Stefan’s prime interests are synoptic and mesoscale dynamic meteorology, but his passion is people. Growing up in central Oklahoma, he obtained both his BS and MS in meteorology from the University of Oklahoma. He has always been extremely interested in tornadoes, so it was a thrill for him to be able to study flows around simulated tornadoes for his Master’s research. On the side, Stefan successfully chased tornadoes, too, intercepting between 35–50.
Following the completion of his MS, Stefan earned his PhD at the University of Wyoming, where he conducted both regional and global climate model simulations to quantify the impacts of light-absorbing aerosols on the general circulation of the atmosphere, water resources, and the surface energy budget. Stefan made use of his passion for synoptic dynamic meteorology by applying fundamental concepts of quasigeostrophic theory into his analyses of aerosol-climate interactions.

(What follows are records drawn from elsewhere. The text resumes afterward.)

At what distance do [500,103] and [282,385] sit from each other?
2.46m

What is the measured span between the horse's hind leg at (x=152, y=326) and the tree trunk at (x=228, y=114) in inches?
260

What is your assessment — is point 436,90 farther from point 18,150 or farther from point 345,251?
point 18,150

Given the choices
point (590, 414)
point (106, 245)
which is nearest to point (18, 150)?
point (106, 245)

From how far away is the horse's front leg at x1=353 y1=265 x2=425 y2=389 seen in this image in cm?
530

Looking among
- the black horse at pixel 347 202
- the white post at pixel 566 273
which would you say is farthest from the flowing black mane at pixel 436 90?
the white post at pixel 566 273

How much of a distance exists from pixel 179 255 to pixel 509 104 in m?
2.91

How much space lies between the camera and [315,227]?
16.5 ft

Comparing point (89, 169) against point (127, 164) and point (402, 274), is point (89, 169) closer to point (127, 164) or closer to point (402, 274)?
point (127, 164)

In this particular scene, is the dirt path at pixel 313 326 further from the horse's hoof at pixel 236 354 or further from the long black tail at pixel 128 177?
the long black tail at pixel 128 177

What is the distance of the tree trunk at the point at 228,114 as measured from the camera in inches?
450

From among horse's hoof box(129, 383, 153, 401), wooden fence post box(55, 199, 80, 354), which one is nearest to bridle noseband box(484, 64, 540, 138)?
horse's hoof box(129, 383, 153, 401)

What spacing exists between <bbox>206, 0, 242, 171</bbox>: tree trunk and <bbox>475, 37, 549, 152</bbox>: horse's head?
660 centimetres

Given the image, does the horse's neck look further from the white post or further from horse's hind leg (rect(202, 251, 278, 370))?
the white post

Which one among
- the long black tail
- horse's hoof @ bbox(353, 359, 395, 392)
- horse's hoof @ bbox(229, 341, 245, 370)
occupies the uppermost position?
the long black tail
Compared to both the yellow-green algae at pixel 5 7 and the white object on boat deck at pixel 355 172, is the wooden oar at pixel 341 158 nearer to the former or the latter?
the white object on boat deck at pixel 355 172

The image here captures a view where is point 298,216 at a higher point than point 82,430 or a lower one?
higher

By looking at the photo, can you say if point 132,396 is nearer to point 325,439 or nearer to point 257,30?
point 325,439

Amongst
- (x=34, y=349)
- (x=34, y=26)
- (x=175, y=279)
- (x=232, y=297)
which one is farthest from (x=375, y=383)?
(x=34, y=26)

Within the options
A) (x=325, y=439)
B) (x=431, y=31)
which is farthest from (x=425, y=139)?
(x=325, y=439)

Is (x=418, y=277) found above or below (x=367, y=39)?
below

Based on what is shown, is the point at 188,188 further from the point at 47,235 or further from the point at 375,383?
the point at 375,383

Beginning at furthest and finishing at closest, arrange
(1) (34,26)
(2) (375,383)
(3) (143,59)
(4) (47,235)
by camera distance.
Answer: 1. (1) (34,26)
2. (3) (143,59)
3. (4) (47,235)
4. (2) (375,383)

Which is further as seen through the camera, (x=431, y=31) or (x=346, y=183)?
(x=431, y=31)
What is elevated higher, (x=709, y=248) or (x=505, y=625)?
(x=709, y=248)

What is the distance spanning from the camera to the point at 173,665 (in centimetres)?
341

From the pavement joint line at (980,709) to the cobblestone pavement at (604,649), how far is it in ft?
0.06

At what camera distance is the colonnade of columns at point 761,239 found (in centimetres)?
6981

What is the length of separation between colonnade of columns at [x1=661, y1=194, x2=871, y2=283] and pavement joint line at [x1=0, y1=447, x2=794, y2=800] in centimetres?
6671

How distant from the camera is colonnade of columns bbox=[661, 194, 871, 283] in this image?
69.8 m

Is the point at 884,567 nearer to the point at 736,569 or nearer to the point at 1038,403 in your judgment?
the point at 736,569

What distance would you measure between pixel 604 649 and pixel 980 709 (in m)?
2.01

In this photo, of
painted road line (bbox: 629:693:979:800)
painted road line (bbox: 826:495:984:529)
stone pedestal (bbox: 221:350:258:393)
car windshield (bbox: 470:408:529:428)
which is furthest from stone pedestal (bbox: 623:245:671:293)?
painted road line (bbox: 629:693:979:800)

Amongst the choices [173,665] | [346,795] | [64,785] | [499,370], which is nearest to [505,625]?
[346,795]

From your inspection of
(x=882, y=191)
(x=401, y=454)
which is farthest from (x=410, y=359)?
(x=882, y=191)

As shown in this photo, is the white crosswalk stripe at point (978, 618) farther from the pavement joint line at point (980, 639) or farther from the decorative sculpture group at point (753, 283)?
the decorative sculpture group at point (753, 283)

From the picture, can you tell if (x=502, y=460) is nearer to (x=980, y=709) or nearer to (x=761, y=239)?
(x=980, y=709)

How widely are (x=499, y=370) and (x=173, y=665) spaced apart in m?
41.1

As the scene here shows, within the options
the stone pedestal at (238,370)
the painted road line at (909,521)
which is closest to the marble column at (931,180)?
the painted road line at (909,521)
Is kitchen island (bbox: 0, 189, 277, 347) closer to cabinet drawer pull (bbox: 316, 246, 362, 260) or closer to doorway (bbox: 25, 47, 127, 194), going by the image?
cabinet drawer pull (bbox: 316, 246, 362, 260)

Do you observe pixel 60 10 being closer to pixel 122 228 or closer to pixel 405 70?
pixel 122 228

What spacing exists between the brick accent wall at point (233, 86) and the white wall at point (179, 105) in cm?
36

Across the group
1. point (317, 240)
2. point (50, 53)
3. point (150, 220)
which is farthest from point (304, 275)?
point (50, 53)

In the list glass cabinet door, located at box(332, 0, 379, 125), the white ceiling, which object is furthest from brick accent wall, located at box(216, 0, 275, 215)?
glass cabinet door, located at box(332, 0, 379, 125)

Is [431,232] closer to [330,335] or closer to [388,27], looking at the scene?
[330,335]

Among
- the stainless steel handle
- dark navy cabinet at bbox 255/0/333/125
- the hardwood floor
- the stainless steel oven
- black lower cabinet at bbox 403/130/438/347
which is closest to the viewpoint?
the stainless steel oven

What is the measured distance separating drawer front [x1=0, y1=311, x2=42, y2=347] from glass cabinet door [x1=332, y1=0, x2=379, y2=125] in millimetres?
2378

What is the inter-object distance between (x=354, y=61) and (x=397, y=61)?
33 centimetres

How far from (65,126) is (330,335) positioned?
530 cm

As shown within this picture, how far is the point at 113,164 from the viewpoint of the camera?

In a process referred to as dynamical downscaling, Stefan is currently making use of global climate model output to drive high-resolution future Weather Research and Forecasting (WRF) model simulations out to the year 2100. The overarching goal of this collaborative work is to quantify how atmospheric conditions favorable for California wildfires will change in a changing climate. Stefan also uses WRF coupled with chemistry (WRF-Chem) to study river basin ozone production across Wyoming, aerosol-cloud interactions off the California coast, and dust across central Asia at convective permitting scales.
With his passion being people, Stefan studies these atmospheric puzzles not based purely out of scientific interest, but also out of a sincere desire to energize communities about the need to mitigate climate change for the common good.